И еще одна фотография. Под ней подпись: «Уэллс — фигура мирового значения». Что ж, лучше не скажешь! Ему здесь лет пятьдесят, но возраст как-то не чувствуется. Уже написаны все прославившие его фантастические романы, уже вышли в свет «Предвидения», ошеломившие современников и заставившие супругов Уэбб пригласить его вступить в Фабианское общество, где он вскоре подверг критике все старое руководство, включая, разумеется, и самих Уэббов; уже читаются «Новые миры вместо старых», одна из лучших книг, созданных в Англии социалистом; уже стали литературным открытием и откровением романы о судьбе «маленького человека». Ни капельки позы, фальши, самолюбования. Но лицо из тех, что запоминаются сразу и навсегда, — умное, волевое, значительное, серьезное и сильное, с правильными и нестандартными чертами.
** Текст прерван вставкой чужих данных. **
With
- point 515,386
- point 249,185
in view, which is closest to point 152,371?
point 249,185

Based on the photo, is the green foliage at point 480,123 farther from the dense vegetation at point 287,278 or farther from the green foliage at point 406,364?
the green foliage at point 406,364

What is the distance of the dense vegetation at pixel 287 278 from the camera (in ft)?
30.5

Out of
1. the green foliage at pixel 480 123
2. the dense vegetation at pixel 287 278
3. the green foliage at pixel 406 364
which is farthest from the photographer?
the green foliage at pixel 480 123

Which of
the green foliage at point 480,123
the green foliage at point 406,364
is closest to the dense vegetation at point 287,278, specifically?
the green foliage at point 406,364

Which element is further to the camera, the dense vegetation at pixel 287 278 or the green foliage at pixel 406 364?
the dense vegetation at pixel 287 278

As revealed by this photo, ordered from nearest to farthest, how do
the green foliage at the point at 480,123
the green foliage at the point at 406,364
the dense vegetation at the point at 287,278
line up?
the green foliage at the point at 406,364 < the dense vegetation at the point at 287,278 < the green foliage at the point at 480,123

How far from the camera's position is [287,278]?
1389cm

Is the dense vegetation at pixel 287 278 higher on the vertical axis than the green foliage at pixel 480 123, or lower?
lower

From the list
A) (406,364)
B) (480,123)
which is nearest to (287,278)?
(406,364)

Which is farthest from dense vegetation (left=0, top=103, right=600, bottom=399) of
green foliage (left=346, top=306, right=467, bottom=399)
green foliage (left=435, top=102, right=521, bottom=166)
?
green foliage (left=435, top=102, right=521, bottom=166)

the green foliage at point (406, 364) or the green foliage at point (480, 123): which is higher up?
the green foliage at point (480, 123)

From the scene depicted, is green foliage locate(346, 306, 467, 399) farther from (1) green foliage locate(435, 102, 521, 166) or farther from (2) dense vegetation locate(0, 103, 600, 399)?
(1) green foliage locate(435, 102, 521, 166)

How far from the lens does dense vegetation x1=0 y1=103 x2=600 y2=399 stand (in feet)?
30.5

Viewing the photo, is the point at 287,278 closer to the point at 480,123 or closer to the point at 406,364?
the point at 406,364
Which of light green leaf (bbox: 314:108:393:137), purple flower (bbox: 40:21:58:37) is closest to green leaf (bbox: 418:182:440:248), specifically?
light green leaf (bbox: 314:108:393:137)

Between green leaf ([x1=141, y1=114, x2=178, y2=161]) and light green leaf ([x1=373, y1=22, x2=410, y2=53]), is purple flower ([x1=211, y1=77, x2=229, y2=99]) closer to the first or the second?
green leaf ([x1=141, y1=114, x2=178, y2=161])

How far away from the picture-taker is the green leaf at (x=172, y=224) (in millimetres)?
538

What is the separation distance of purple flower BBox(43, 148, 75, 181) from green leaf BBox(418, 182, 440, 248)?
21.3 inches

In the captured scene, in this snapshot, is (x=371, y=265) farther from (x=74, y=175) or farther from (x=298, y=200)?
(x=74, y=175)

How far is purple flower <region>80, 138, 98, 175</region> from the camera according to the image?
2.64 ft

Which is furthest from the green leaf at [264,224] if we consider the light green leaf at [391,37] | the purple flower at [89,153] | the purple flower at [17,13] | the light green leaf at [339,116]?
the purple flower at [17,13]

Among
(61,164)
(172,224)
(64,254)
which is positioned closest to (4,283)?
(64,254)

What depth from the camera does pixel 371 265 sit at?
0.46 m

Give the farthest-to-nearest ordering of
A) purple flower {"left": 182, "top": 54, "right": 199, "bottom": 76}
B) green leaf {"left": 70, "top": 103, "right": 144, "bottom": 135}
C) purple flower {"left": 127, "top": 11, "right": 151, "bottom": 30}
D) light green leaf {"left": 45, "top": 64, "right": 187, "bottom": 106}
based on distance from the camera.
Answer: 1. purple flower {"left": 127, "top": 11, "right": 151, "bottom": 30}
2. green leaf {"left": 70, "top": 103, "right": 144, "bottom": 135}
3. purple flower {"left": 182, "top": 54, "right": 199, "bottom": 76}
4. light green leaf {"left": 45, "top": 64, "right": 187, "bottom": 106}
Поза, исполненная достоинства и свободы. На этой фотографии — человек, имеющий, по его собственным словам, доступ к любой самой важной особе в мире и желающий разговаривать с ней на равных. А между этими фотографиями и вслед за ними есть еще и другие. И они тоже говорят нам о многом. Вот худой мальчишка, позирующий с черепом в руке в обнимку со скелетом обезьяны, который Томас Хаксли использовал в качестве наглядного пособия на своих лекциях о происхождении человека. Мальчишка явно гордится этим родством, которое удостоверил любимый профессор, но и превосходство свое прекрасно осознает: он ведь совсем скоро, совсем как Хаксли станет великим ученым. Конечно, придется еще потрудиться, но он к этому готов: посмотрите, какой у него сосредоточенный вид! Вот тот же мальчишка, только что отпустивший усы, но выражение лица уже совершенно иное: в глазах застыло выражение какой-то легкой растерянности…
Приступов отчаянья, нападавших на Уэллса после того, как с Южным Кенсингтоном не повезло, фотоаппарат не фиксировал, о них нам рассказал он сам. Нет, он никогда не терял ощущения, что в мире ему предназначена какая-то особая миссия, но череда неудач, а потом и открывшееся кровохарканье сильно поколебали его уверенность, что миссия эта осуществится. Он истово мечтал овладеть миром, но с годами желание это сопровождалось уже не радостной надеждой, а страхом: он знал, что если он не одолеет мир, то мир одолеет его.